E isso sem contar que, se a riqueza foi obtida justamente, o uso da mesma para ostentação não justifica tirá-la da pessoa. (Não estou querendo dizer que todas as pessoas ricas obtiveram sua riqueza justamente no mundo atual, levando-se em conta um cenário onde a intervenção do Estado não pudesse ser usada para obter mais riqueza ou para permanecer com ela, ou onde não houvesse métodos violentos e/ou fraudulentos de obtê-la) Aplica-se aqui a mesma coisa de tirar dinheiro das pessoas para que elas não estejam em risco de serem roubadas!

Nós podemos criticar moralmente a ostentação, mas tentar coibi-la por meio do confisco de parte da renda de todas as pessoas que ganham acima de certo patamar é desproporcional. Pode-se até discutir se a tributação maior do consumo de luxo é válida (taxação esta que encarece ainda mais o preço e pode até estimular mais a cobiça ou a ostentação), mas a tributação da renda ou da riqueza afeta pessoas que nem precisam ter gasto com qualquer luxo e antes que elas façam isso.

E, na prática, é essa punição preventiva da possibilidade de ostentar que a esquerda atual tem apregoado (não estou falando de Daniel Ducs, uma vez que não conheço mais a fundo suas ideias políticas de modo geral). O objetivo por trás da maior igualdade de renda é impedir o consumo diferenciado pelos mais ricos, o acesso a determinados status e bens de luxo, não maximizar a renda das pessoas mais pobres ao longo do tempo (que é a verdadeira justiça social).

Portanto, o objetivo da esquerda atual é reestabelecer as antigas leis suntuárias, seguindo Montesquieu, que defendia que as repúblicas precisam coibir o luxo:

“O luxo é sempre proporcional à desigualdade das fortunas. Se, em um Estado, as fortunas estiverem igualmente distribuídas, não existirá o luxo, pois este é fundado sobre as comodidades que se usufruem pelo trabalho alheio. (…)

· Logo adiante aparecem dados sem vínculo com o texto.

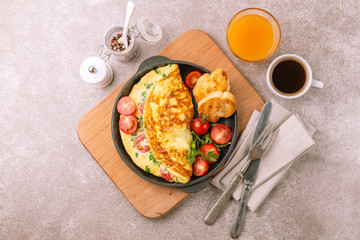 Herb omelette with tomatoes and panini toasts. Coffee. Breakfast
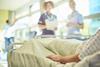 A patient lies in a hospital bed while nurses stand nearby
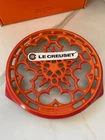 Le Creuset Volcanic Flame Round Trivet Cast Iron New/original Box. Price: $125.00.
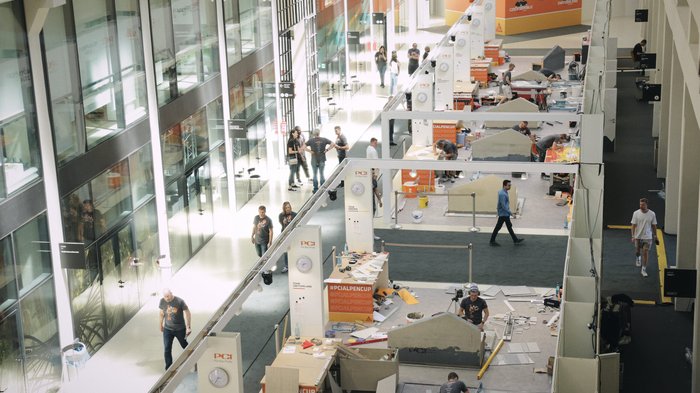 Südtirol begeistert beim Wettkampf der Fliesenleger/innen in Bozen! Menschen arbeiten und gehen in einem modernen Veranstaltungsgebäude mit Wettbewerbsständen
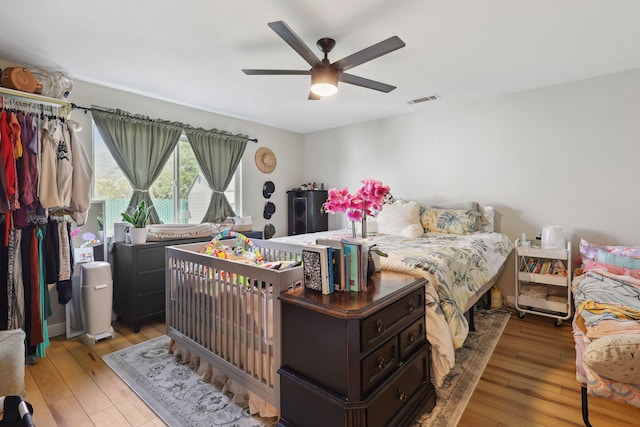 bedroom featuring visible vents, a ceiling fan, and light wood finished floors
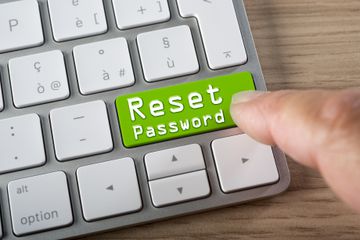 A big, green Reset Password button on a computer keyboard.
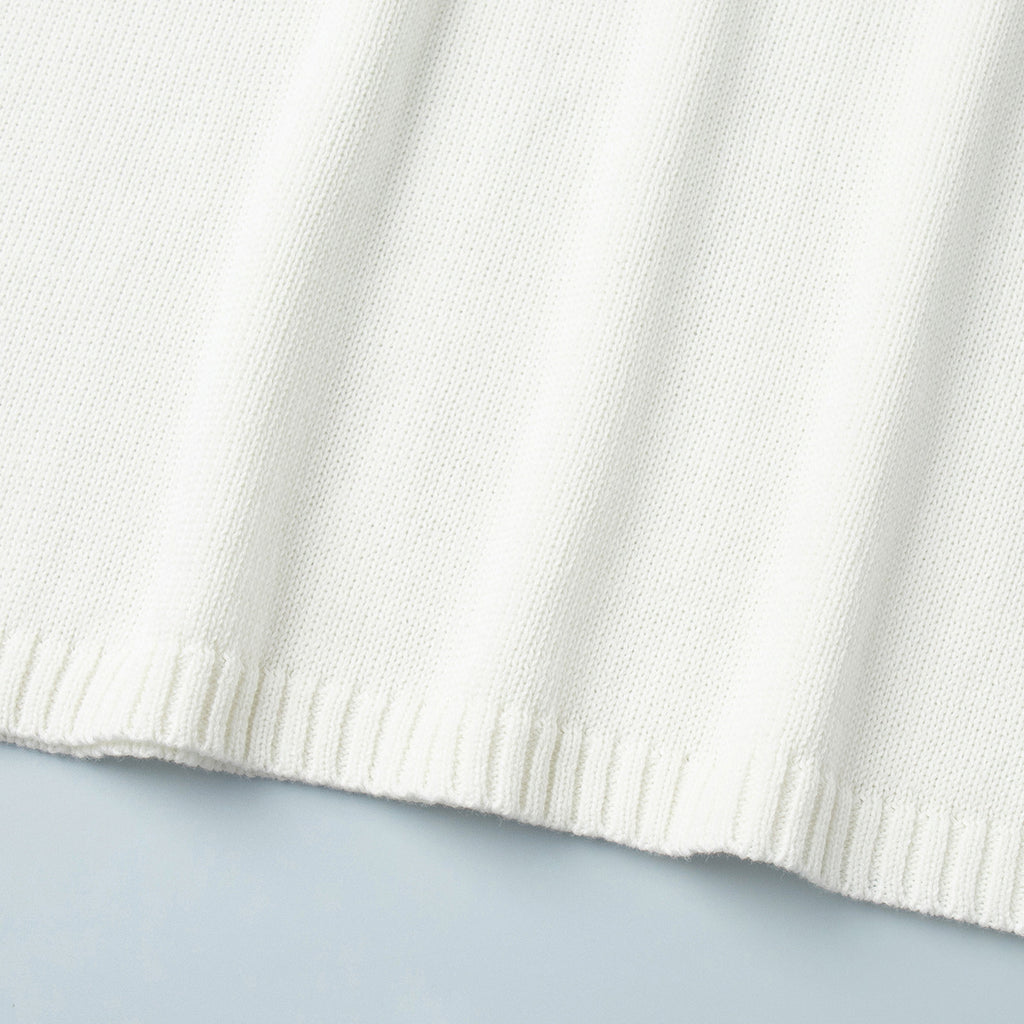 Oversized Open-Back Cotton Knit Sweater in Cream — close-up of the ribbed hem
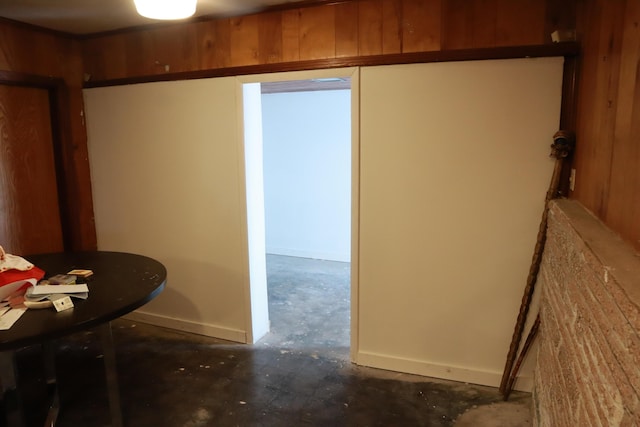 unfurnished dining area featuring concrete floors and baseboards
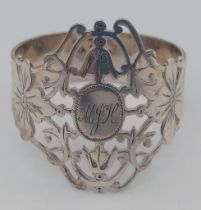 An antique sterling silver filigree napkin ring with full Birmingham hallmarks, 1903. Total weight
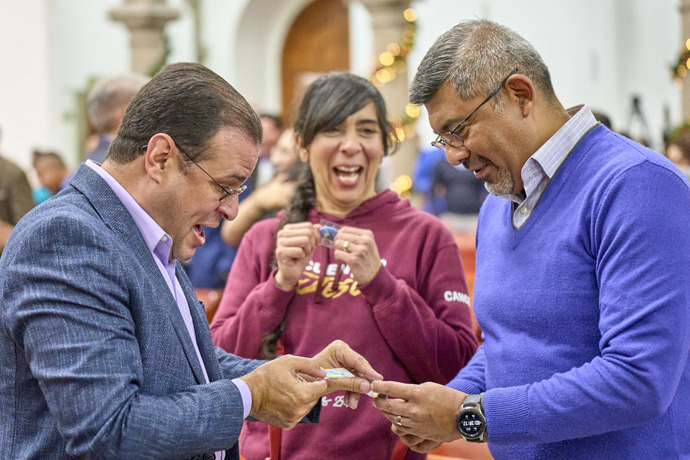 United Methodist Bishop Héctor A. Burgos-Núñez (left) exchanges souvenir lapel pins with Methodist Bishop Rodolfo Edgar Rivera de la Rosa, head of North-Central Annual Conference in Mexico, on Nov. 30, 2023, during a conference in Mexico City observing the 150th anniversary of the founding of the Methodist Church of Mexico. Observing the exchange is the Rev. Cynthia Carillo, the spouse of Bishop Rivera de la Rosa. Photo by Paul Jeffrey, UM News.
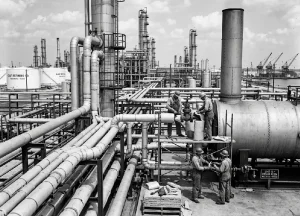 Industrial job site featuring high-temperature machinery and insulation common in Texas refineries and shipyards.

Quando maior for a aglomeração de homens, tanto mais estes serão vaidosos e sentirão nascer em si o desejo de sobressair por pequenas coisas. Quando estão em número tão grande que na maior parte as pessoas sejam desconhecidas entre si, o desejo de se distinguir redobra, pois então existirá maior possibilidade de destaque. O luxo confere essa esperança; cada um toma os atributos da condição que precede a sua. (…)

Acabo de dizer que nas repúblicas, onde as riquezas são igualmente distribuídas, não pode existir o luxo; e, como já se viu no livro V, que essa igualdade na distribuição fazia a excelência de uma república, conclui-se que, quanto menos luxo existir em uma república, tanto mais ela será perfeita.” (MONTESQUIEU, Do Espírito das Leis, p. 108-110)

Portanto, aumentar a igualdade econômica para diminuir a criminalidade está longe de ser algo não ambiguamente bom. Na prática, significa tirar bens de determinadas pessoas para que outras não cobicem estes bens e não sejam tentadas a usar de métodos ilícitos para obter os bens cobiçados. O fato dos bens de uma pessoa serem cobiçados por outras justifica que ela seja privado deles? E por que não se aplicar isso à beleza ou aos talentos? (Temos que obrigar as mulheres a usarem roupas longas e cobrindo todo o corpo, para que elas não sejam cobiçadas pelos homens ou não sofram riscos de violência?)

Pelos motivos acima expostos, é que penso que o texto de Daniel Ducs não consegue demonstrar que a igualdade econômica é um bem valioso apenas porque reduziria alguns incentivos para a criminalidade.